WHAT IS BEING ASKED:
In the passage on scoring recognized sentences, what algorithm does MSTT use to produce its K most probable sentences?

SELECTED PASSAGE:
Then, MSTT recognizes a generated sample as textual sentences which are potentially transcripts for s sample, according to MSTT. MSTT produces K most probable sentences STT(s)k from s sample, also using a beam search algorithm.

The third step is a probability score estimation for each of the K recognized sentences. This is achieved by applying the language model ML. The score for each sentence equals:

$$ b^{im}_{k} = M_{L}(STT(s)_{k}) $$
(3)

where:

$$\begin{aligned} b^{im}_{k} =& \text{immediate reward score for} {k}\\ & \text{ sentence of} {STT(s)} \text{ for loop} {S}\\ M_{L}(STT(s)_{k}) & = \text{likelihood score for} {k} \text{ sentence} \end{aligned} $$

This says how “probable” it is that the recognized sentence could be an accurate sentence in a particular language.

Records from a spatial question set:
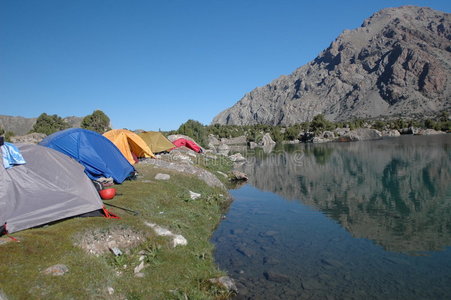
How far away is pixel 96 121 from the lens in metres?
92.8

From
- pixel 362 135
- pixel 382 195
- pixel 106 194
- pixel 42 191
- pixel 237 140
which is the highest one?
pixel 362 135

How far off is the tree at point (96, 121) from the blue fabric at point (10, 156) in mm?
84241

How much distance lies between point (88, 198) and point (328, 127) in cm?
14344

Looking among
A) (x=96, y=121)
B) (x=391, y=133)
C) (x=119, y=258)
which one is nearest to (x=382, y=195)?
(x=119, y=258)

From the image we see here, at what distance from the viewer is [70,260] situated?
31.3 ft

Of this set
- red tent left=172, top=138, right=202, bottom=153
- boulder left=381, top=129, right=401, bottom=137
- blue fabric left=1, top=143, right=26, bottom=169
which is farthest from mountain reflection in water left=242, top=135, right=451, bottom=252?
boulder left=381, top=129, right=401, bottom=137

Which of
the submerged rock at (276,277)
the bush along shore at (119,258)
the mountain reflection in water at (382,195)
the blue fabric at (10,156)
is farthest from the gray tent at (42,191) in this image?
the mountain reflection in water at (382,195)

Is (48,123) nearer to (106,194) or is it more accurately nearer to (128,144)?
(128,144)

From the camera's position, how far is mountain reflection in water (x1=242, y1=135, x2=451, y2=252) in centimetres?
1831

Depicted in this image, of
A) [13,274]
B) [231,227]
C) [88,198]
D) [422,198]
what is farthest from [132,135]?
[422,198]

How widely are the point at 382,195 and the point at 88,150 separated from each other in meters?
25.2

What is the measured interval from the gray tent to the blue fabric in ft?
0.64

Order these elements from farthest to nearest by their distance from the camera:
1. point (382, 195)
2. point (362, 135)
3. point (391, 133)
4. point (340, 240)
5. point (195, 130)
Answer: point (391, 133), point (362, 135), point (195, 130), point (382, 195), point (340, 240)

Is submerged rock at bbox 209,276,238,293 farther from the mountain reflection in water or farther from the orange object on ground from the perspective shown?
the mountain reflection in water
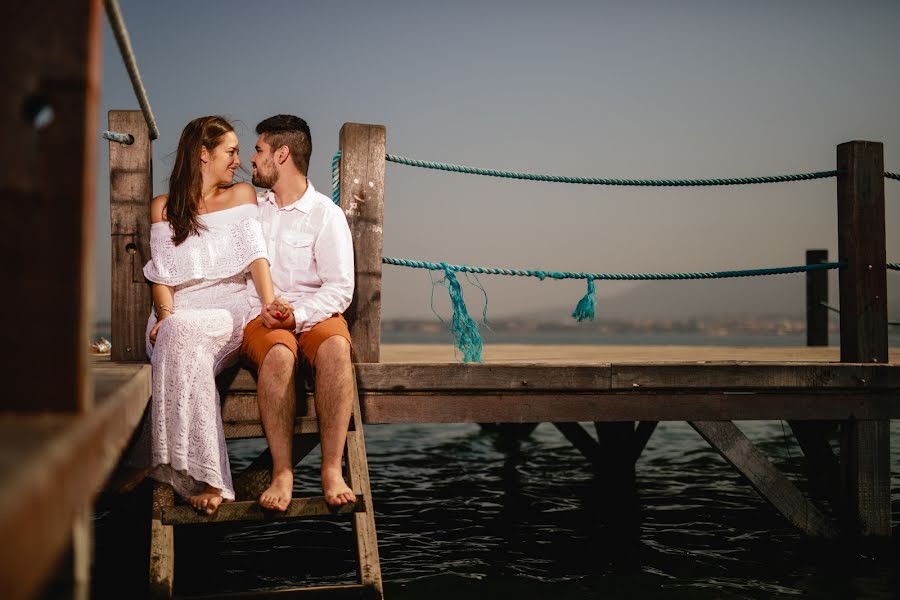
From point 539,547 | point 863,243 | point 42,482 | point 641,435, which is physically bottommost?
point 539,547

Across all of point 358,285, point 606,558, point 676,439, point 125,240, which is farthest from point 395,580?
point 676,439

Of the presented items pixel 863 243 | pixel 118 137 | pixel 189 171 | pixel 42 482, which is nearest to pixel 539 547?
pixel 863 243

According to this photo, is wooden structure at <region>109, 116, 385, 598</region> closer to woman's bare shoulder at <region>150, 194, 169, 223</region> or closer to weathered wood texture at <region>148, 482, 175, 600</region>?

EXERCISE RESPONSE:
A beam search algorithm.